Google Vs Digital News Publishers: Competition Regulator Directs Investigation
Google should've known this was coming—Digital news publishers raise anti-competitive concerns against the search giant.
Search engine giant Google would’ve known this was coming. It has unsuccessfully tried to fight news publishers in France and Australia and is resisting efforts by the European Union to enforce a law that will require big tech firms to pay publishers for content. Last year, Google had agreed to pay local publishers for news content in France and Australia.
Google’s global story is now playing out in India as well. The competition regulator has found merit in directing an investigation into Google’s abusive conduct vis-à-vis news publishers. In its order on Friday, the Competition Commission of India has noted that Google is a dominant player in the market for online general web search services and the market for online search advertising services in India. The order added that it is prima facie abusing this position to impose unfair conditions on digital news publishers.
The regulator’s order is a result of a complaint filed by the Digital News Publishers Association, which alleged that:
Google, by way of its algorithms, determines which news website gets discovered via search. It unilaterally decides the terms and the amount to be paid to publishers for content created by them. For instance, Google has unilaterally decided not to pay news publishers for the snippets used by them in search. ‘Snippet’ refers to the small amount of text, an image or a short video that forms part of a link.
Website publishers only receive 51% of the advertisement spend by the advertisers. Publishers are not informed of or given any data on revenue Google generates by providing advertisements on the websites of content publishers. Digital news platforms aren’t paid fair value for their content even after investing heavily to make and publish well-researched, quality content.
The tech giant has launched Google News, Google News Showcase, etc. but doesn’t produce any news of its own. Steadily, Google has grown its influence in the news space by effectively using its dominance, allowing it to dictate what a viewer sees first. It then uses advanced algorithmic tools to cater tailor-made news as per the viewing history of each viewer.
There has been a surge in zero-click searches from 50% in June 2019 to 65% between January and December 2020. Zero-click searches means user queries being resolved on the results page itself, without going on to the target website. As such, by displaying its own advertisements, Google is extracts value from zero-click searches, while publishers lose out on traffic.
The CCI View
The regulator has found merit in news publisher’s complaints. It noted that Google displays news content on its search page and also via a news aggregator vertical, i.e. Google News. In May last year, Google also announced a licensing program in India titled Google News Showcase to incentivise news publishers to curate high-quality content on Google’s News and Discover platforms.

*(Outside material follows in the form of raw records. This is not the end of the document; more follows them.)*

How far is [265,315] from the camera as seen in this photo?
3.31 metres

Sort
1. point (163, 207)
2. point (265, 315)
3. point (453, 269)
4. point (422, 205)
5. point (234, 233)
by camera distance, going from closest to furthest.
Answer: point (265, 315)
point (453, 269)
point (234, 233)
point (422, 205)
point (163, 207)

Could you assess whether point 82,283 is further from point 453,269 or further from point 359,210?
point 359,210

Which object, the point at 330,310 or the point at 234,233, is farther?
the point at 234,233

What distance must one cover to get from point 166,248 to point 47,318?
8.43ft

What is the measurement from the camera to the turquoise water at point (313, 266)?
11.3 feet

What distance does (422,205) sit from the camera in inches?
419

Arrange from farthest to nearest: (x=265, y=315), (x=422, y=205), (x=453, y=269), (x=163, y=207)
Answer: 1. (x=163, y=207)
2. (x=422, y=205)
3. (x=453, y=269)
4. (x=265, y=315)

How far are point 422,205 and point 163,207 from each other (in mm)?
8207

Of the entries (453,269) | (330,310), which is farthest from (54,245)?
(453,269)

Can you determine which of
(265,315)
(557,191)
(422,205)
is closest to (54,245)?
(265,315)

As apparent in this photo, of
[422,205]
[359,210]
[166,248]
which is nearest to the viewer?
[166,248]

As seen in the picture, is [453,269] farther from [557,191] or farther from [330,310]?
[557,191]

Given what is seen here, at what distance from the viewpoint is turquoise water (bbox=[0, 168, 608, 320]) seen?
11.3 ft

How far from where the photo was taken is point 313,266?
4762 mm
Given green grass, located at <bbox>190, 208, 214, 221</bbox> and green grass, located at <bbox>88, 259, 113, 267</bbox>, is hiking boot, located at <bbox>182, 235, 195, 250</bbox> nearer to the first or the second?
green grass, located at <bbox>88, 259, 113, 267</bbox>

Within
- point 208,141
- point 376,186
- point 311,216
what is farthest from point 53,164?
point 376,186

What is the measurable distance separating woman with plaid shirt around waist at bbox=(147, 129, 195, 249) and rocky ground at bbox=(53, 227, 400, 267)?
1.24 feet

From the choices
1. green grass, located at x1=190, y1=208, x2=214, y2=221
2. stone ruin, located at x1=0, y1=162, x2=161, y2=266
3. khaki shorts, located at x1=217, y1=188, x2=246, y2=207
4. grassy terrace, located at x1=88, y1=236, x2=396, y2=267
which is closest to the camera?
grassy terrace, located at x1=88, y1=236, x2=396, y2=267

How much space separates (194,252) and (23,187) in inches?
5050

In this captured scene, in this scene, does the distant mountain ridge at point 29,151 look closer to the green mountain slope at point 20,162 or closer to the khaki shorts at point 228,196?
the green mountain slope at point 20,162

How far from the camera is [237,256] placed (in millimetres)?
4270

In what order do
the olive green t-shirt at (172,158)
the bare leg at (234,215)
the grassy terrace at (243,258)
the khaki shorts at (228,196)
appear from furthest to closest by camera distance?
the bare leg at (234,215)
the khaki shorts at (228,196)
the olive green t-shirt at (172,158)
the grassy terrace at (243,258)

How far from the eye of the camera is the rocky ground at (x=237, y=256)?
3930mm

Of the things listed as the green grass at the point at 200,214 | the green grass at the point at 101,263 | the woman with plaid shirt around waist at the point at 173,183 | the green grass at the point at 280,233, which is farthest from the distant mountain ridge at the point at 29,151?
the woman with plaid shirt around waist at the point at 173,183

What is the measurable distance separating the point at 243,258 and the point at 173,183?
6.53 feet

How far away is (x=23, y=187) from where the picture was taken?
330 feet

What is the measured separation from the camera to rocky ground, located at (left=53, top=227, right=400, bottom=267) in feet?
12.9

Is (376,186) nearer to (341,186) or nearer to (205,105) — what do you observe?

Pointing to Google’s dominance in online general search as well as search advertising, the regulator pointed out that it is a preferred service provider for publishers. They are dependent on Google for the majority of the traffic, which makes it an indispensable trading partner. News publishers have no choice but to accept the terms and conditions imposed by Google, it said.
Google appears to operate as a gateway between various news publishers on the one hand and news readers on the other. Another alternative for the news publisher is to forgo the traffic generated by Google for them, which would be unfavourable to their revenue generation.CCI
The regulator has found anti-competitive concerns in Google’s ‘snippet’ feature as well. A snippet may be the first line or two of a news article and it can also be extracted from the body of a news article if the search engine finds that information to be more relevant to answering the user’s query.
The issue of scraping and displaying news snippets and leads by Google on its search platform without compensating the content creators also assumes particular significance in view of the increasing zero-click searches, the regulator said in its order.
It needs to be examined whether the use of snippets by Google is a result of bargaining power imbalance and whether it affects the referral traffic to news publisher websites, and thus, their monetisation abilities.CCI
Finally, the regulator also noted the Google has been directed to enter into fair negotiations with news publishers in France and Australia for paid licensing of content to address the bargaining power imbalance.
The regulator has directed its investigation wing to examine Google's conduct within 60 days.